On Friday, Sept. 5, beta pictoris gallery will have an opening reception for Favorite Blues, an exhibition of the works on paper – along with four paintings – of the late abstract artist Eugene James Martin. The reception will take place from 6-8 p.m. at the downtown gallery.
Martin studied at the Corcoran in Washington, DC in the ‘60s, and while the experience gave him a thorough grounding in contemporary art, it definitely didn’t translate to immediate success. Until the ‘80s, when he finally settled in Lafayette, Louisiana, much of Martin’s work was composed in museums and public parks – he called benches his “offices” – and made with cheap pencils and inks on cheap (or found) paper.
Martin’s poverty during this time is reflected in the works in Favorite Blues, which covers 20 resilient years of the artist’s career from the mid-‘60s to the mid-‘80s. But far from detracting from the quality of the exhibition, the cheapness of Martin’s tools only emphasizes the wonderfully handmade nature of his work, which is utterly without pretense.
It’s a tired cliché to compare the works of a black artist to jazz, but for Martin – who actually gave being a jazz musician a shot before becoming a visual artist – it just feels right. His works on paper have a flowing, improvisational quality that’s immensely endearing, muted and accessible compared to the louder colors and patterns of his paintings. Even as Martin’s style evolves over the timeline of the exhibition, the musicality in his work – moving from minimalist riffs to swelling dynamics as the years progress – never recedes.

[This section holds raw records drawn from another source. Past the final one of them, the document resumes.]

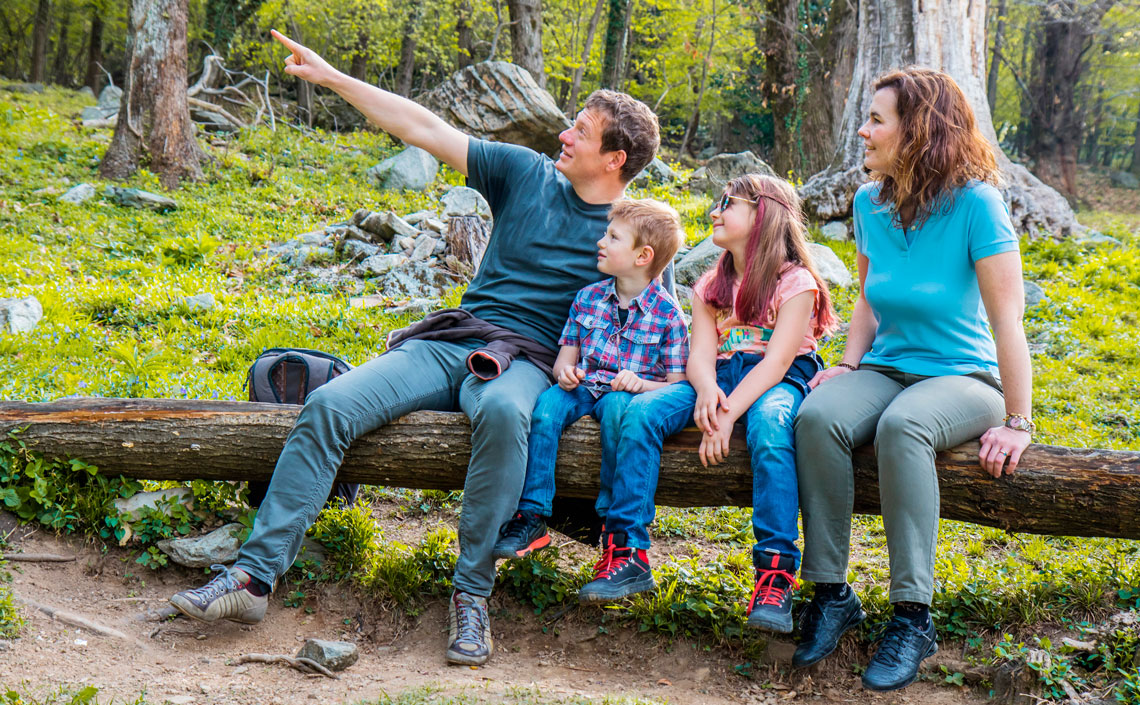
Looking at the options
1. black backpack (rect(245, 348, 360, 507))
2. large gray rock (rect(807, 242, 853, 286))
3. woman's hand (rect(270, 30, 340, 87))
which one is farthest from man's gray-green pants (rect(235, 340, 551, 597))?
large gray rock (rect(807, 242, 853, 286))

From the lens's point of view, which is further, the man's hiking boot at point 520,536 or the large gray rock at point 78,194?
the large gray rock at point 78,194

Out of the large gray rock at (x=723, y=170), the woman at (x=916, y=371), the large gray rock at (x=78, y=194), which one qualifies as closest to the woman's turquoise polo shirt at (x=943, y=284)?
the woman at (x=916, y=371)

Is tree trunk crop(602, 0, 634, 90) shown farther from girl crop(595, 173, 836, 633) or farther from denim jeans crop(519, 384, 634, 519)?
denim jeans crop(519, 384, 634, 519)

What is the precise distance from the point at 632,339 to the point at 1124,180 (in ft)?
110

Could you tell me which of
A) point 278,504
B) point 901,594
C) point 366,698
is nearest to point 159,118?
point 278,504

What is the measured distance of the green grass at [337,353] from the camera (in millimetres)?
3471

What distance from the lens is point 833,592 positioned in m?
3.03

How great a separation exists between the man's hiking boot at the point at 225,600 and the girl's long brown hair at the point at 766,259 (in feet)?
6.65

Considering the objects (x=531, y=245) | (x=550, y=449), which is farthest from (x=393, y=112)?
(x=550, y=449)

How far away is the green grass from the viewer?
347 centimetres

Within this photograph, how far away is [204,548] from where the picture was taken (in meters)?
3.62

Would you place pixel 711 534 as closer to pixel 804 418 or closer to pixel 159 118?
pixel 804 418

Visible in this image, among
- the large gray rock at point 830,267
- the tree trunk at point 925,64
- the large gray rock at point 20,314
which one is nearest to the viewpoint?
the large gray rock at point 20,314

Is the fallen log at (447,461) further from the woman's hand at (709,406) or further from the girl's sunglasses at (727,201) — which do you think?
the girl's sunglasses at (727,201)
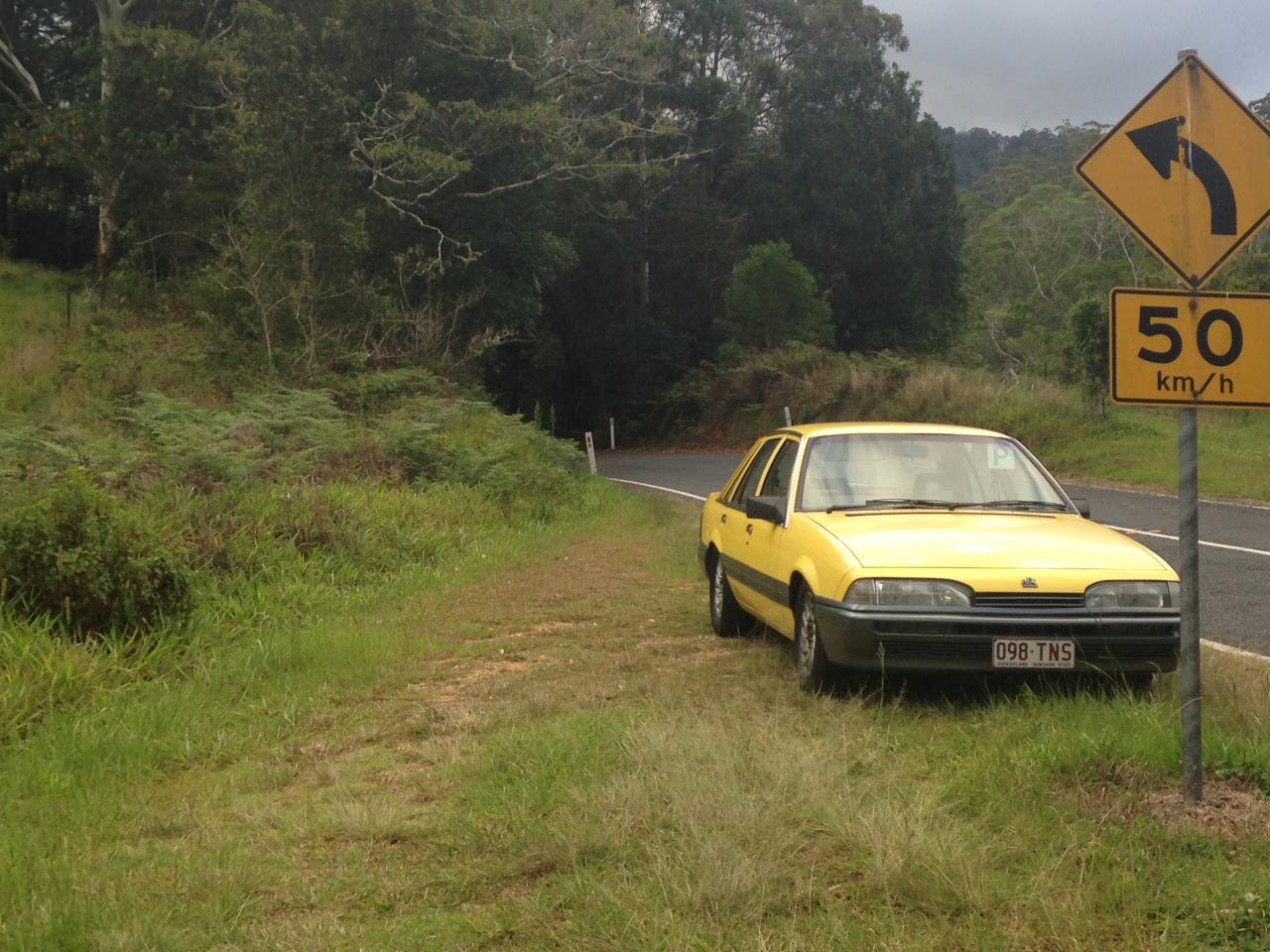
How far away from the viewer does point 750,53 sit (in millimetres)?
49719

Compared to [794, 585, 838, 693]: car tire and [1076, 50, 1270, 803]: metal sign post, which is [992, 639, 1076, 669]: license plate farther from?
[1076, 50, 1270, 803]: metal sign post

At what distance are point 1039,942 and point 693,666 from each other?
13.5 feet

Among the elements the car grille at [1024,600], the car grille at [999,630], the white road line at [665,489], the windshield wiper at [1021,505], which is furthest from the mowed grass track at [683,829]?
the white road line at [665,489]

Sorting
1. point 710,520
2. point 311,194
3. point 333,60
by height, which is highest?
point 333,60

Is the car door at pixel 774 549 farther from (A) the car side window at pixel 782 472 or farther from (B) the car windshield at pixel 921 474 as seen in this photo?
(B) the car windshield at pixel 921 474

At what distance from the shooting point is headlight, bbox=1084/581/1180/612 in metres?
6.05

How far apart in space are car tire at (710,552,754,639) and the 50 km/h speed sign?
4.39 meters

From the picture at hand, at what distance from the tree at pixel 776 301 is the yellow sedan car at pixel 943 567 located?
3254 cm

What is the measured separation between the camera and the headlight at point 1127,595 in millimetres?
6051

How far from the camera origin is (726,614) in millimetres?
8688

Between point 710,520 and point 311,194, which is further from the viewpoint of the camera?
point 311,194

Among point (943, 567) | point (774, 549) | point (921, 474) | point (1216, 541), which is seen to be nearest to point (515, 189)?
point (1216, 541)

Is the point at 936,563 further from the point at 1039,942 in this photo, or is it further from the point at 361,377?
the point at 361,377

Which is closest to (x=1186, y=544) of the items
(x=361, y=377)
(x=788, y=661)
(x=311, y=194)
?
(x=788, y=661)
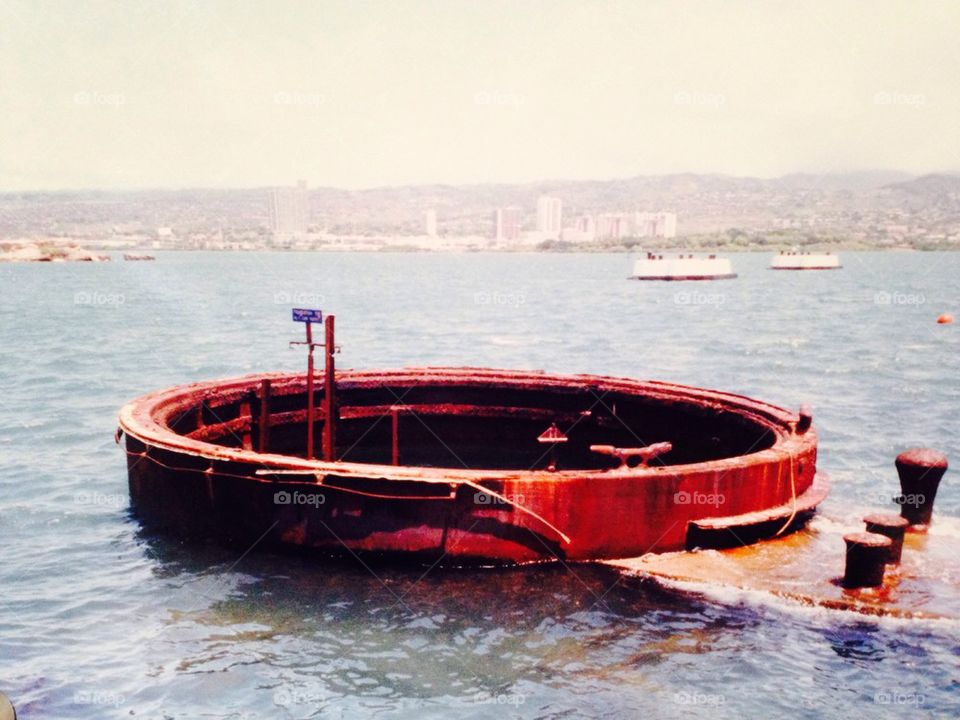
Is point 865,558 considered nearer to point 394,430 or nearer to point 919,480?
point 919,480

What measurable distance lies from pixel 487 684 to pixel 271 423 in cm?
955

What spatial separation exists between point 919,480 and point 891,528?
2.36 meters

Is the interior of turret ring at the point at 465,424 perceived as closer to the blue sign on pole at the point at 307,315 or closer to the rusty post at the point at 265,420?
the rusty post at the point at 265,420

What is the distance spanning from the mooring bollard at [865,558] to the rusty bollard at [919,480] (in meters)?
2.86

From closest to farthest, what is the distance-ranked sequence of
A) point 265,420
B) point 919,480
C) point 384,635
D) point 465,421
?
point 384,635 → point 919,480 → point 265,420 → point 465,421

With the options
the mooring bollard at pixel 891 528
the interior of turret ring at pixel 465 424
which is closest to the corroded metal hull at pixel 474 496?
the interior of turret ring at pixel 465 424

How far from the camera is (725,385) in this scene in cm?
3597

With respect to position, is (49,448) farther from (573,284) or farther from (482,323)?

While Martin described some of his works as “satirical abstracts,” it’s hard to tell exactly what he’s satirizing, since the specificity that’s so key to satire is at odds with abstract art. The most obvious strand is a persistent racial commentary, perhaps poking fun at notions of minstrelsy and Pollyanna views of racial progress with black smiling figures. Even when the intentions are opaque, a strand of humor runs through most of the works on paper, a playfulness that makes Martin’s work welcoming in a way that abstract art rarely is.
Upon first walking into the gallery, it feels like a solitary, avuncular friend has left something behind for you specifically – simple gifts, made with humble tools – that grow rich with complex melodies once you take a closer look.